By Douglas Brodie - Posted on 21 January 2025

The decision of the Court of Appeal in Ali v HSF [2024] EWCA Civ 1479 dealt with the mundane instance of a minor road traffic accident. The defendant’s lorry had driven into the back of the claimant’s parked and unattended Volvo causing damage to the vehicle. That unremarkable scenario would normally have provoked little interest but the fact that the Volvo did not have a valid MOT at the time of the collision changed that position. The absence of a MOT allowed the defendant to invoke the defence of illegality.

The defence of illegality 

The defence of illegality may prevent a claim in negligence succeeding: “you cannot recover damage which is the consequence of your own criminal act.”  In Patel v Mirza [2016] UKSC 42 at paragraph 107 the Supreme Court explained that proportionality lies at the heart of the modern approach to the application of the defence:

Potentially relevant factors include the seriousness of the conduct…whether it was intentional and whether there was marked disparity in the parties’ respective culpability.

The decision of the High Court  

The defence can play a decisive part in lapsed MOT cases. If it had been fully deployed in the case at hand, it would have prevented recovery for all the losses caused by the collision.

In the High Court ([2023] EWHC 2159), the judge (Spencer J.) had held that the defence of illegality failed and compensation arose for the damage to the vehicle itself, applying a test of proportionality. This aligned with the approach adopted by the first-instance judge (Mr Recorder Charman) in the County Court at Warwick.

The claimant’s wrongdoing was not viewed as particularly serious given the circumstances surrounding the absence of a MOT. The conclusion on illegality was not contested by the defendant before the Court of Appeal though the Court indicate their agreement with it. Complete denial of a claim may well be too harsh, as the following hypothetical example given by Spencer J. (at paragraph 16) indicates:

One can well understand that if a Claimant, perhaps the owner of a 4-year-old Jaguar which is otherwise in perfect condition, had inadvertently allowed his MOT to expire for a few days – which I surmise may not be uncommon where no MOT reminder is automatically sent out to vehicle owners and the alert comes when, for example, the vehicle needs to be taxed or insured – it would be regarded as disproportionate to disallow all claims, including for recovery, repair and hire costs, which would potentially run into many thousands of pounds, on the grounds of “ex turpi causa”.

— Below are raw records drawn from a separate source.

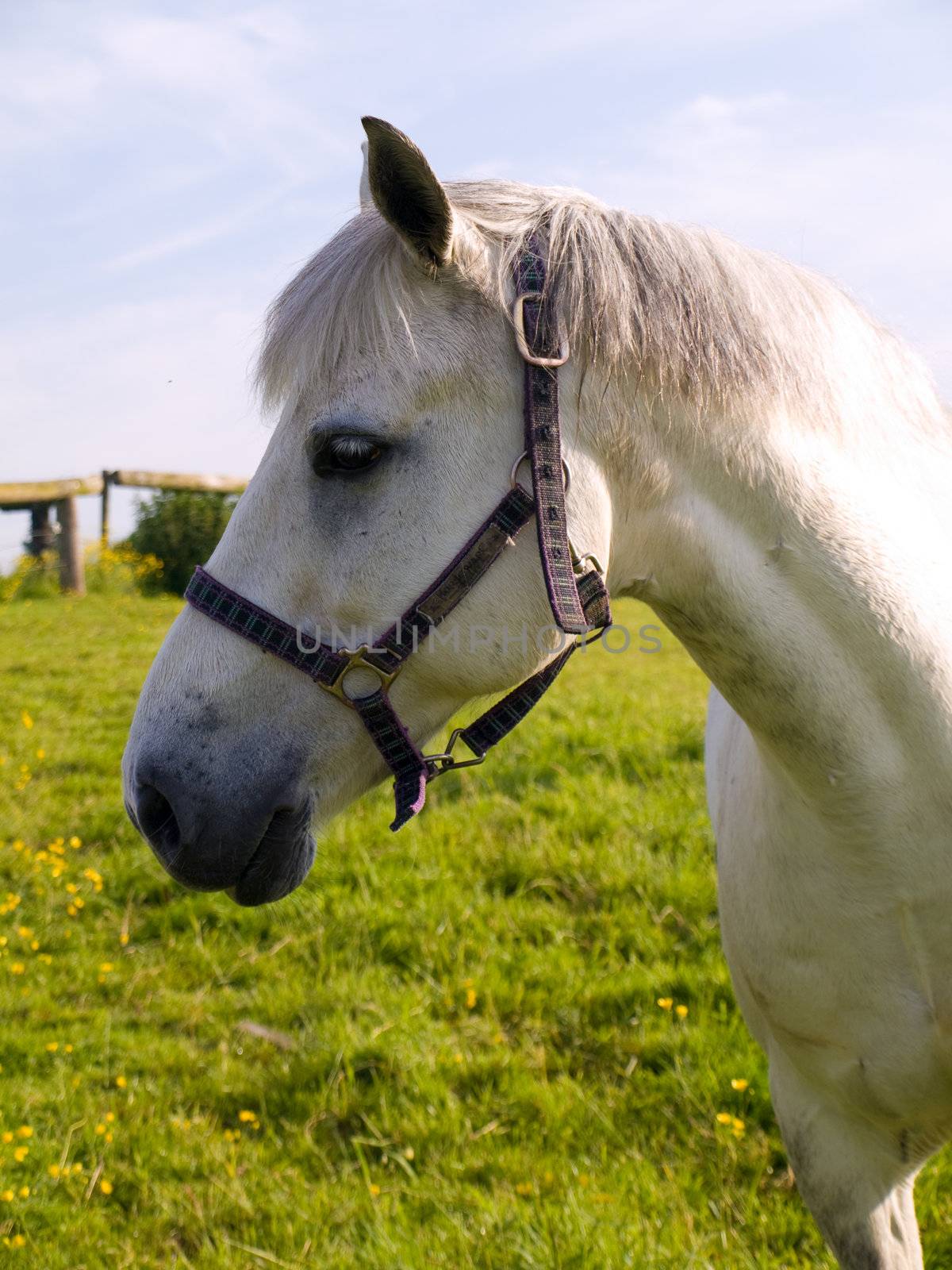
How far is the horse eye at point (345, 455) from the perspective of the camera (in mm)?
1631

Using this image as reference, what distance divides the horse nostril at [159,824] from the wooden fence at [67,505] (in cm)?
1047

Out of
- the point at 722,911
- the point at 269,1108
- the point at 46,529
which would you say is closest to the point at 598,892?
the point at 269,1108

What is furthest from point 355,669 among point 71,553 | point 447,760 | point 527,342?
point 71,553

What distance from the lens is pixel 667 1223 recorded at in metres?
2.61

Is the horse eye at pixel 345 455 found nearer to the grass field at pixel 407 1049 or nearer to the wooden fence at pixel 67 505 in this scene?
the grass field at pixel 407 1049

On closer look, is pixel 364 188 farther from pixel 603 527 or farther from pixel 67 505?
pixel 67 505

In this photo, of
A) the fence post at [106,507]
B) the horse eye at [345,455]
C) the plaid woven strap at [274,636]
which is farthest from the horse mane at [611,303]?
the fence post at [106,507]

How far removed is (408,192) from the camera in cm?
158

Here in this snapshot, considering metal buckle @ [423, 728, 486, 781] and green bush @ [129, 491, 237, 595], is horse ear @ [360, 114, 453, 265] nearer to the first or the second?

The claimant’s victory though was only partial. The High Court accepted the argument that the hire charges incurred by the claimant for a replacement car were not recoverable. This was explained (at paragraph 10 of that judgment) in the following terms:

it was…not a reasonable act of mitigation of his loss to hire a replacement vehicle. It was argued that, in substance, he had no loss of use claim because he did not have a vehicle which he could lawfully use on the roads: he was not entitled to be put in the position of having a car which he could legally use on the road while his car was being repaired, because he could not legally use his own car on the road at the time of the accident.

The cause of that specific head of loss was viewed as the absence of the MOT and not the collision.

The view of the Court of Appeal

The sole issue which remained in contention before the Court of Appeal was whether the hire charges could be recovered given the law on mitigation of loss. The Court allowed the claimant’s appeal. There was little dispute as to the relevant principles to be applied. Lord Hope’s speech in Lagden v O'Connor [2004] 1 AC 1067 at paragraph 27 was referred to where the following was said:

[T]he principle is that he must take reasonable steps to mitigate his loss. The injured party cannot claim reimbursement for expenditure by way of mitigation that is unreasonable. So the motorist cannot claim for the cost of hiring another vehicle if he had no reason to use a car while his own car was being repaired.

In Ali v HSF (at paragraph 47), the Court stressed the importance of what they saw as the practical consequences of the damage to the car:

The defendant's tort causes the claimant to be deprived of the use of an item of property, which causes inconvenience in the form of inability to use it for private transport. The fact that a claimant does not have a valid MOT certificate for the car does not alter the fact that they have been deprived of its use or the fact that this deprivation would have caused inconvenience but for the hiring.

This assessment of the impact on the claimant is, in my opinion, misleading. It would have been far more accurate to say that the claimant was deprived of an asset which could not have been used lawfully (until a MOT certificate was obtained). The sanitised picture presented appears to colour the rest of the Court’s judgment. Had one framed the question in terms of whether inconvenience arose from the loss of a vehicle which he was not in a position to use lawfully a different answer might have emerged.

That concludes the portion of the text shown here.